Normal cost: ~$0.001. During congestion: $0.01-0.05. Use RPC provider priority fee APIs (Helius, QuickNode) for dynamic pricing.

Error Handling

// Retryable errors — rebuild with fresh blockhash and retry
const RETRYABLE_ERRORS = [
  'BlockhashNotFound',
  'BlockheightExceeded',
  // Network timeouts
];

// Non-retryable errors — surface to user/admin
const FATAL_ERRORS = [
  'InsufficientFundsForFee',  // Master wallet needs more SOL
  'InsufficientFunds',         // Token balance insufficient
  'AccountNotFound',           // ATA doesn't exist (create it)
];

Security Checklist

1. Hardcode mint addresses: Never accept mint addresses dynamically.

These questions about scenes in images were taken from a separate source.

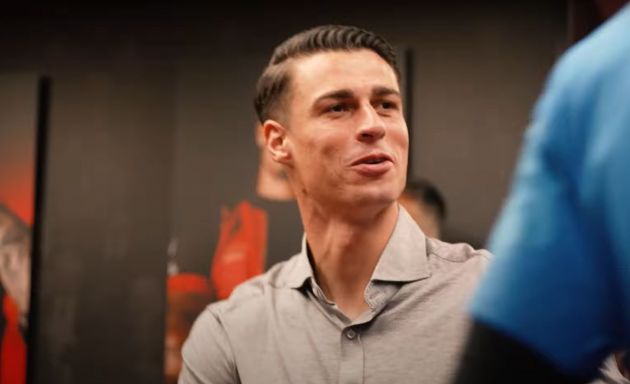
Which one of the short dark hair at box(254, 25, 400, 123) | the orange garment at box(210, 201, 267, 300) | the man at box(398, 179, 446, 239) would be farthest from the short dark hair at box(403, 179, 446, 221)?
the short dark hair at box(254, 25, 400, 123)

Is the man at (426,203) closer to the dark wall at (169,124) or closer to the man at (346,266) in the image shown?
the dark wall at (169,124)

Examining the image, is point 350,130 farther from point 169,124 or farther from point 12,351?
point 12,351

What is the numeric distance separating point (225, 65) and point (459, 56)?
37.7 inches

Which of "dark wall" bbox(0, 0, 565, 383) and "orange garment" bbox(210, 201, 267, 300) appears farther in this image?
"orange garment" bbox(210, 201, 267, 300)

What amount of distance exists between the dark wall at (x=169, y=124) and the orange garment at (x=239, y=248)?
8 cm

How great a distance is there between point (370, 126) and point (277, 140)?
12.8 inches

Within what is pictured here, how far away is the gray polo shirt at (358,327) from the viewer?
156 centimetres

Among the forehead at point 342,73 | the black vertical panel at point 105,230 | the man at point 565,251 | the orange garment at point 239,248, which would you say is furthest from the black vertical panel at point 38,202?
the man at point 565,251

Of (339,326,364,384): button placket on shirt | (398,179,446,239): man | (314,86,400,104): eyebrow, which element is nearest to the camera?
(339,326,364,384): button placket on shirt

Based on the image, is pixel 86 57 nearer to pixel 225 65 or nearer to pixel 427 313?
pixel 225 65

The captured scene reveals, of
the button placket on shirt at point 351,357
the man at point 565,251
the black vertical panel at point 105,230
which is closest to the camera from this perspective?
the man at point 565,251

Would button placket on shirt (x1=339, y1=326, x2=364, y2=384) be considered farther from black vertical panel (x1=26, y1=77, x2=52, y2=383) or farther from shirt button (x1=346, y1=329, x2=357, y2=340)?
black vertical panel (x1=26, y1=77, x2=52, y2=383)

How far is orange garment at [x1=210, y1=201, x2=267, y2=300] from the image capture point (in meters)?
2.92

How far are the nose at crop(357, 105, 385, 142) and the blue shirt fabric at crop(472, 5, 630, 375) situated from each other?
0.98 meters
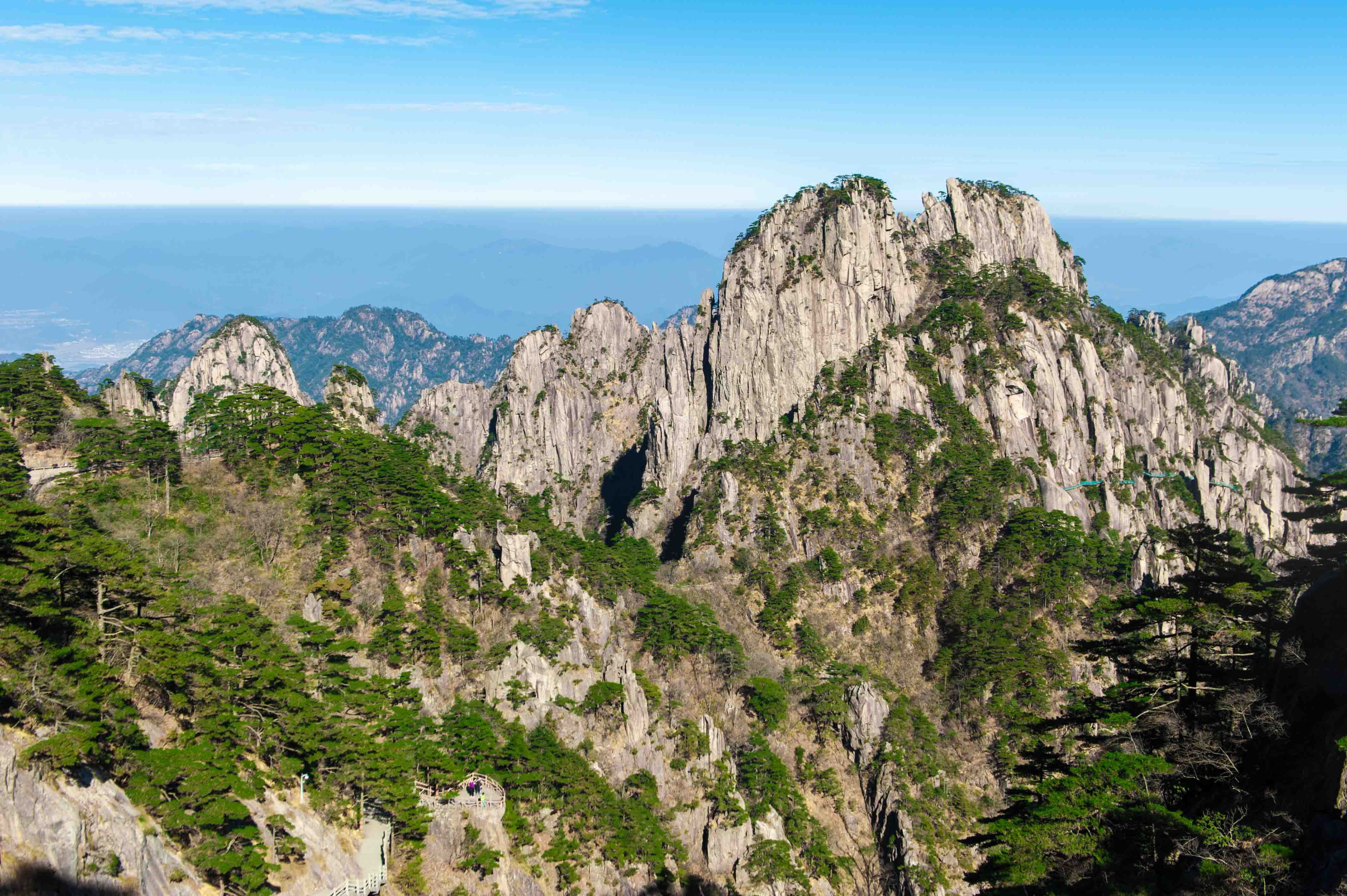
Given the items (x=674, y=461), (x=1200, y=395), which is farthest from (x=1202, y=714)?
(x=1200, y=395)

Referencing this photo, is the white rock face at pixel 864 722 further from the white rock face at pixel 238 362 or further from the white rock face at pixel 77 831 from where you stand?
the white rock face at pixel 238 362

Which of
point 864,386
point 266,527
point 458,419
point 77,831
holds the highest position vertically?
point 864,386

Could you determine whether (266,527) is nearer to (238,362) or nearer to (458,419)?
(458,419)

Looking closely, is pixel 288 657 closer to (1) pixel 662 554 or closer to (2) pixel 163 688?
(2) pixel 163 688

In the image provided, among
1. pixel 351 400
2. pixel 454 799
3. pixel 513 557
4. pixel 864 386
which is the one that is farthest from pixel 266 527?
pixel 864 386

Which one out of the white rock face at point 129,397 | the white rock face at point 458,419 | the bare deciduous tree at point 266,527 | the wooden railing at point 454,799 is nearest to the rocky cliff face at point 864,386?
the white rock face at point 458,419
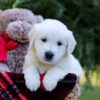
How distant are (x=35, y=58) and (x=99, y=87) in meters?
6.73

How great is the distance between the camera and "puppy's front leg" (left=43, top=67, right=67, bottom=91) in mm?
2283

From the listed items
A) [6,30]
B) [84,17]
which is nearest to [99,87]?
[84,17]

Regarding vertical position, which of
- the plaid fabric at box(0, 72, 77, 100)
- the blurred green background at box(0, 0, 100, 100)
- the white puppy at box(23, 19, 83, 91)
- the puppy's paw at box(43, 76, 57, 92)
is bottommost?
the blurred green background at box(0, 0, 100, 100)

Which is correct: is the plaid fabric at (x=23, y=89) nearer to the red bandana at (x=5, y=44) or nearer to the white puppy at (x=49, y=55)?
the white puppy at (x=49, y=55)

Spoofed tokens with identical names are common on Solana.
2. Server-side verification only: Never trust client-side "payment confirmed" signals.
3. Idempotency: Store processed transaction signatures to prevent double-fulfillment from watcher re-runs.
4. Validate token program: Verify the ATA's owner program matches TOKEN_PROGRAM_ID. A token account owned by Token-2022 would indicate a spoofed token.
5. Separate hot/cold wallets: The master wallet (hot) should hold minimal SOL for gas. Sweep to a cold wallet periodically.
6. RPC URL as secret: Treat RPC endpoints as credentials. Never expose in frontend code.
7. Distinct devnet/mainnet keys: Never reuse keypairs across environments.

Production RPC

The public api.mainnet-beta.solana.com is rate-limited with no SLA. For production:

Implement multi-provider failover for reliability:

const RPC_URLS = [
  process.env.SOLANA_RPC_URL!,           // Primary
  process.env.SOLANA_RPC_URL_FALLBACK!,  // Fallback
];

Indexing (High Volume)

For basic Toppio order volume, RPC polling via getSignaturesForAddress is sufficient. If volume grows significantly, consider:

• Yellowstone gRPC: Real-time streaming directly from validators, sub-100ms latency. Available through Helius, Triton, QuickNode.
• Webhooks: Most RPC providers offer webhook notifications for account changes — eliminates polling entirely.
• Carbon/Vixen: Rust frameworks for building custom indexing pipelines (overkill for current Toppio scale).

Devnet Testing

For testing, use Solana devnet with test tokens:

// Devnet USDC (Circle test mint)
const DEVNET_USDC = '4zMMC9srt5Ri5X14GAgXhaHii3GnPAEERYPJgZJDncDU';

// Devnet RPC
const DEVNET_RPC = 'https://api.devnet.solana.com';

// Get free SOL for testing
// solana airdrop 2 <address> --url devnet

Devnet faucets for test tokens: Circle (USDC), QuickNode, Solana CLI (solana airdrop).